On Wednesday, the water was also cut off from his house for a day as a result of one of the fiercest bombings of the war. Burkovska sends a photo of her dog Bels, with two bowls filled with snow in the background.
Question a male dog of the Bels breed (mixed breed) leads the conversation to the side tracks for a moment about the energy crisis, but not about other sufferings experienced by Ukrainians. At the beginning of last April, Burkovska visited the city of Butša with her photographer friend, and on that trip she adopted Bels, who wandered the streets of the city alone.
Butcha is the infamous town west of Kyiv where Russian soldiers tortured and killed possibly hundreds of civilians before abandoning the town after about a month of occupation.
By chance, Burkovska’s dog Bels ended up in a photo that spread widely around the world, where a local resident was lying dead next to his bicycle on the side of the road. Bels was resting next to the body in the photo.
When talking about Butša, Burkovska tells a macabre and unpublishable joke about Russians, for which she immediately apologizes. According to him, it is survival humor, with which Ukrainians try to withstand the stress caused by the war.
We try to get through the colder and colder winter with humor.
“Our life has become more romantic when we do everything by candlelight. Without electricity, without water, without heating, but above all without Russians – that’s our slogan,” says Burkovska.

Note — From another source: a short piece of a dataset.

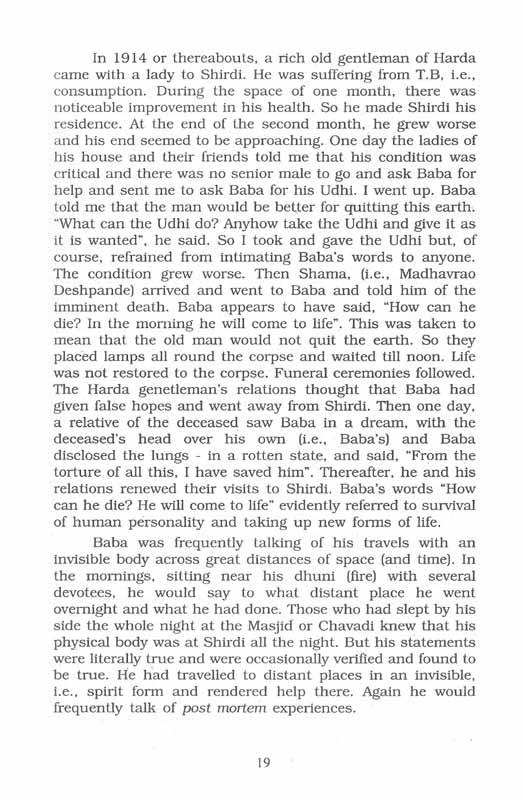 In 1914 or thereabouts, a rich old gentleman of Harda came with a lady to Shirdi. He was suffering from T.B, i.e., consumption. During the space of one month, there was noticeable improvement in his health. So he made Shirdi his residence. At the end of the second month, he grew worse and his end seemed to be approaching. One day the ladies of his house and their friends told me that his condition was critical and there was no senior male to go and ask Baba for help and sent me to ask Baba for his Udhi. I went up. Baba told me that the man would be better for quitting this earth. "What can the Udhi do? Anyhow take the Udhi and give it as it is wanted", he said. So I took and gave the Udhi but, of course, refrained from intimating Baba's words to anyone. The condition grew worse. Then Shama, (i.e., Madhavrao Deshpande) arrived and went to Baba and told him of the imminent death. Baba appears to have said, "How can he die? In the morning he will come to life". This was taken to mean that the old man would not quit the earth. So they placed lamps all round the corpse and waited till noon. Life was not restored to the corpse. Funeral ceremonies followed. The Harda genetleman's relations thought that Baba had given false hopes and went away from Shirdi. Then one day, a relative of the deceased saw Baba in a dream, with the deceased's head over his own (i.e., Baba's) and Baba disclosed the lungs - in a rotten state, and said, "From the torture of all this, I have saved him". Thereafter, he and his relations renewed their visits to Shirdi. Baba's words "How can he die? He will come to life" evidently referred to survival of human personality and taking up new forms of life.

Baba was frequently talking of his travels with an invisible body across great distances of space (and time). In the mornings, sitting near his dhuni (fire) with several devotees, he would say to what distant place he went overnight and what he had done. Those who had slept by his side the whole night at the Masjid or Chavadi knew that his physical body was at Shirdi all the night. But his statements were literally true and were occasionally verified and found to be true. He had travelled to distant places in an invisible, i.e., spirit form and rendered help there. Again he would frequently talk of post mortem experiences.

19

Burkovska says that in the midst of their own difficulties, it is good for the people of Kyiv to keep in mind that there are completely or almost completely destroyed villages and towns in the eastern and southern parts of Ukraine, where things are still much worse.
“There is nothing there. How do people and animals survive there? Many cities and villages are still under fire and there is no possibility to do renovation work there.”
Kovtun and Burkovska, who were interviewed for the story, have both assisted Helsingin Sanomat journalists and photographers working in Ukraine over the past months.